3. DANGEROUS GAME (Abel Ferrara, 1993)
Filmmaking as a violent, complicated, emotional act. I saw this film when I was 10 years old and I didn't understand a damn thing except that Madonna was one of its top-billed actors. A decade and a half later, I find it one of the most harrowing, haunting meta-cinematic films I've ever seen, a chilling exploration of where one draws the line between reality and performance.
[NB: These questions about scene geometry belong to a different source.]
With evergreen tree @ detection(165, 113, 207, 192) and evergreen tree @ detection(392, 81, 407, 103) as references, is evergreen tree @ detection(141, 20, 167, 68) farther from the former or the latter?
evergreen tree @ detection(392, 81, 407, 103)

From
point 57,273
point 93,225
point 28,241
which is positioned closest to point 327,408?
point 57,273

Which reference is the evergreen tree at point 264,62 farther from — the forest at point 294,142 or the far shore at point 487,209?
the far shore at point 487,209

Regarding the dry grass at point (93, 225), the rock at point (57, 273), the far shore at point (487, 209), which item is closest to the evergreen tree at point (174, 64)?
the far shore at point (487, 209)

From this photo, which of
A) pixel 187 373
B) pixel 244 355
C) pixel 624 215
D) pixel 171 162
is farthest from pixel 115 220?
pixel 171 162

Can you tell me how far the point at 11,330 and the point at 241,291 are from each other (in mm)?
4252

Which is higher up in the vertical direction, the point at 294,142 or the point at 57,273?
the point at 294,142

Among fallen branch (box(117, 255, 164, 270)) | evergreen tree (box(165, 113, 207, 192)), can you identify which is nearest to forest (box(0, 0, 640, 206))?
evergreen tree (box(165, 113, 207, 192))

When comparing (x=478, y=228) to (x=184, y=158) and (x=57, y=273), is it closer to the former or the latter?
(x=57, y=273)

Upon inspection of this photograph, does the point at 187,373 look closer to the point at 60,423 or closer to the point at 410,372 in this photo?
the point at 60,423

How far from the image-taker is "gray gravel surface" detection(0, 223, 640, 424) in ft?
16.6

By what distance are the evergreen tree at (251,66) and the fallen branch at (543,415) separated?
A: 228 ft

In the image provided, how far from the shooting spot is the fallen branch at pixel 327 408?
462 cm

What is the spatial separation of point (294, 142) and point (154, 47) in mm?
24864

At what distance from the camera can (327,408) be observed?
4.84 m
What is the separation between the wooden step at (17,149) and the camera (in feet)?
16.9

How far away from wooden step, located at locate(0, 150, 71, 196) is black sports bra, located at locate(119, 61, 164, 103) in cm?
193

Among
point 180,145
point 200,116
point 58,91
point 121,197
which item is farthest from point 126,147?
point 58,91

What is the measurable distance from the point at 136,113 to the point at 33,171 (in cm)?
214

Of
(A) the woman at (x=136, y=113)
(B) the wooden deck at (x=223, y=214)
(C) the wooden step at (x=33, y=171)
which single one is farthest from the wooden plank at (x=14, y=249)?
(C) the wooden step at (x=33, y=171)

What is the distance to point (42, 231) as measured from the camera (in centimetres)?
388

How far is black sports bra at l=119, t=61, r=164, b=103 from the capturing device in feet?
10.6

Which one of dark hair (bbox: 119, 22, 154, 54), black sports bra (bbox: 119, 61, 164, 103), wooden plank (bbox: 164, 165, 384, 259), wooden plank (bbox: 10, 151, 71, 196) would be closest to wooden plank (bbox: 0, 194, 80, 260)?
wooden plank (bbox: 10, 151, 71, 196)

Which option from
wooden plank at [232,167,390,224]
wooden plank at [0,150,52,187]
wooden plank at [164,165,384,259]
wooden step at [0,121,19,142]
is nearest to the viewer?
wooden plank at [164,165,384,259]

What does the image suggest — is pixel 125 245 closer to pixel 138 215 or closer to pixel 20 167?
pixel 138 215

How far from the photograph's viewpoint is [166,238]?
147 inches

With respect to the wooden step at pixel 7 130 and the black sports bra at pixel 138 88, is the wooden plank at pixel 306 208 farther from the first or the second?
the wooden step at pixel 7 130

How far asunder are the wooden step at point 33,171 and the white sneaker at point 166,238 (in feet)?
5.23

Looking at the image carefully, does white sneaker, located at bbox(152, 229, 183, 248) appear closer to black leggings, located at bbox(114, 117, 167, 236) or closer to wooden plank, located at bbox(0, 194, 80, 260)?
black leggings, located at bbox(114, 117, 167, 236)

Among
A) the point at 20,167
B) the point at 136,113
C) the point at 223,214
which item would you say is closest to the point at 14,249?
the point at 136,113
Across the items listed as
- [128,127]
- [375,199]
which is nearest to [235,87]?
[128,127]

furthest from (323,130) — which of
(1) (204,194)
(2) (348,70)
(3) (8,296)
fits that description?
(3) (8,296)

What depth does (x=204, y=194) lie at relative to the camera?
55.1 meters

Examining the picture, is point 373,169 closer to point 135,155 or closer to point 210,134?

4. THE NINTH GATE (Roman Polanski, 1999)
Dean Corso (Johnny Depp) is a smarmy, "unscrupulous" book dealer who in the selfish pursuit of a salary delves too deep into a world of deepest darkness. I don't know if I can even capture in writing exactly what it is that I love so much about this particular Polanski, but it is a film that even having seen it upwards of 50 times, I never tire of the experience. Maybe it is because, like Kubrick's EYES WIDE SHUT, there's always more to see onscreen at any given time than is initially evident. The film itself is quietly playful in its presentation. That some are thrown off by its occasionally goofy tone is a testament to the difference between immersing yourself totally in the film and simply wanting to know how it ends.
5. COLD WEATHER (Aaron Katz, 2010)
Aaron Katz - a somewhat tertiary figure in the Mumblecore movement - crafts a deceptively brilliant feature film that begins in that familiar, annoyingly awkward indie mode but that gradually, masterfully evolves into an edge-of-your-seat thriller by its final sequence. It is as if Katz himself evolves as a filmmaker throughout the course of its 90-ish-minute runtime.